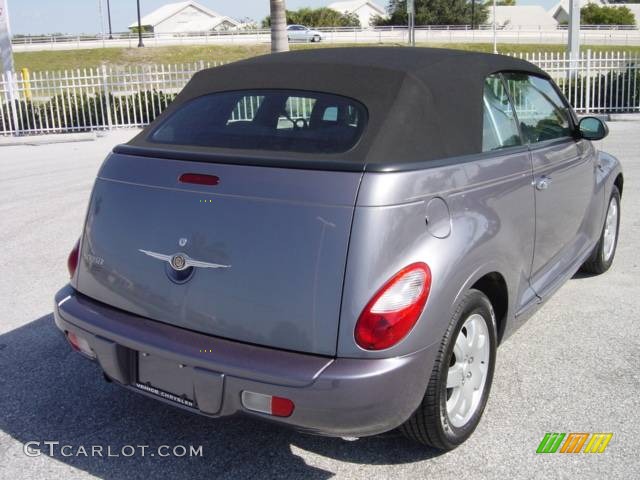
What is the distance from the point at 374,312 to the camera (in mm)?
2420

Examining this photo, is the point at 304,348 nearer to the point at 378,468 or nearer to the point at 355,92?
the point at 378,468

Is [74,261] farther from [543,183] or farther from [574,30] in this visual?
[574,30]

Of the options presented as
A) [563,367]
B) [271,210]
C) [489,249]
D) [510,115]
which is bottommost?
[563,367]

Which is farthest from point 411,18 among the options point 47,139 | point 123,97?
point 47,139

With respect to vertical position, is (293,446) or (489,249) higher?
(489,249)

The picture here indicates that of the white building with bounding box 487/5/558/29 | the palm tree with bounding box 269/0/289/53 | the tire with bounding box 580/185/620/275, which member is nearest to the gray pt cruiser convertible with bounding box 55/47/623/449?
the tire with bounding box 580/185/620/275

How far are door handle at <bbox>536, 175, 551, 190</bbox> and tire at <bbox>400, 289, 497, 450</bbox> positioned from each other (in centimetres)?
88

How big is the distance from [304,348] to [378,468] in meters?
0.77

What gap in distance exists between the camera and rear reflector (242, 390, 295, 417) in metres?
2.42

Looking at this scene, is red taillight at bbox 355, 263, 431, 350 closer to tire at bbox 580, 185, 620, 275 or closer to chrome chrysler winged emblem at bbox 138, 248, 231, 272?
chrome chrysler winged emblem at bbox 138, 248, 231, 272

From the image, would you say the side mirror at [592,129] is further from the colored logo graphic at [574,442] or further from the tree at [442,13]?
the tree at [442,13]

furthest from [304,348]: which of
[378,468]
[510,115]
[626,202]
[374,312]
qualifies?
[626,202]

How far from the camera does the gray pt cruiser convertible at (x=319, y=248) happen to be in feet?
7.97

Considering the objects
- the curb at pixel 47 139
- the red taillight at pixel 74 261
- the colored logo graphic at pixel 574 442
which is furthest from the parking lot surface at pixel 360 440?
the curb at pixel 47 139
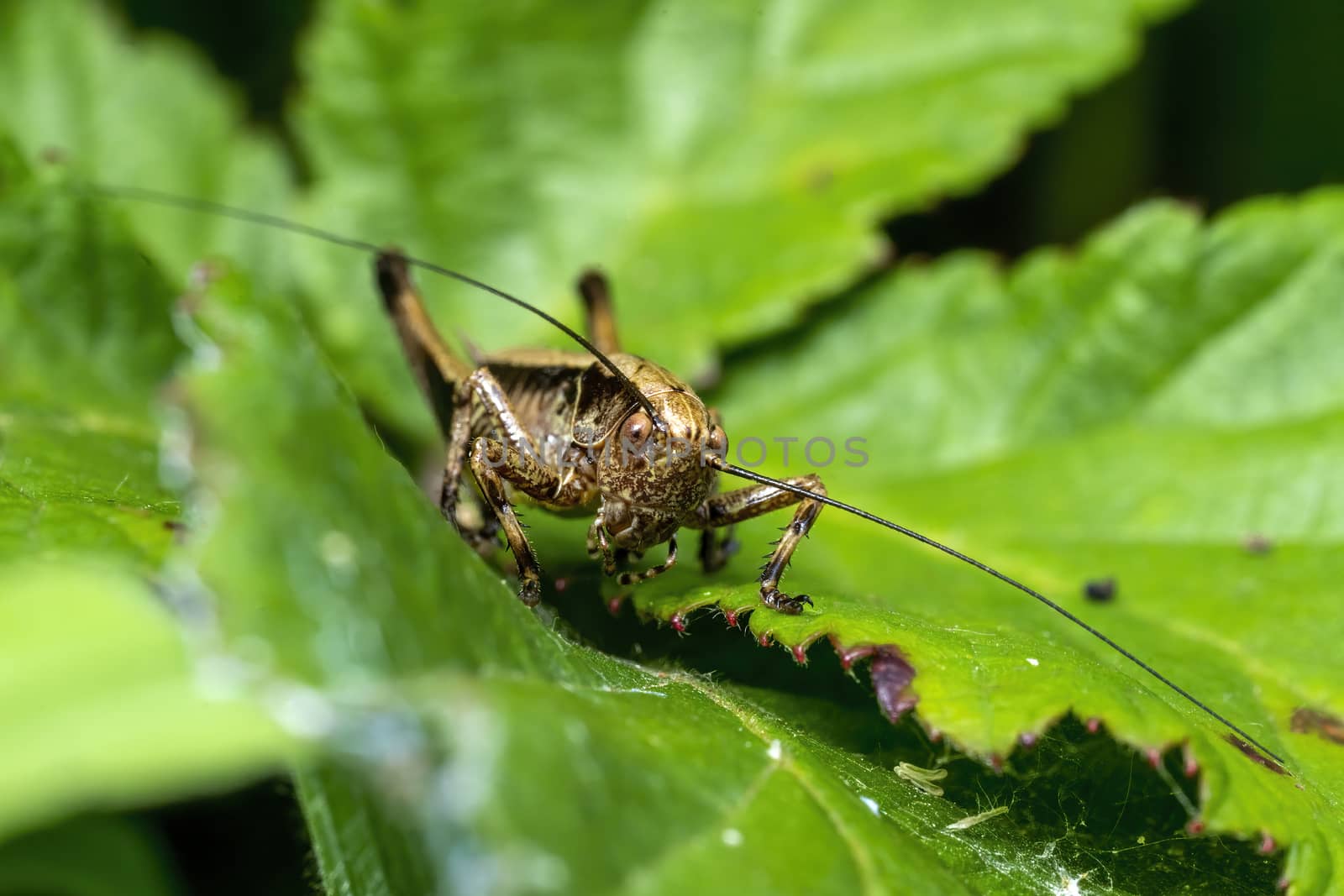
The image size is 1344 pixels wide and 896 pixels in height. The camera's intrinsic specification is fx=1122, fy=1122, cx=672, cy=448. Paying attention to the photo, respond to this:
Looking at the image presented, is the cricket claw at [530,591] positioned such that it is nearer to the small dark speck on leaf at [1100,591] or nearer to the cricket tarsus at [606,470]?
the cricket tarsus at [606,470]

▶ **Exercise objective**
Recast the stretch from the line containing "The image size" through the end of the data above as a Markdown table with the columns Row and Text. Omit blank lines.

▶ **Solution to this problem**
| Row | Text |
|---|---|
| 1 | The image size is 1344 pixels wide and 896 pixels in height. The camera's intrinsic specification is fx=1122, fy=1122, cx=672, cy=448. Paying attention to the photo, respond to this: |
| 2 | Looking at the image presented, is the cricket claw at [530,591] positioned such that it is nearer to the small dark speck on leaf at [1100,591] or nearer to the cricket tarsus at [606,470]? |
| 3 | the cricket tarsus at [606,470] |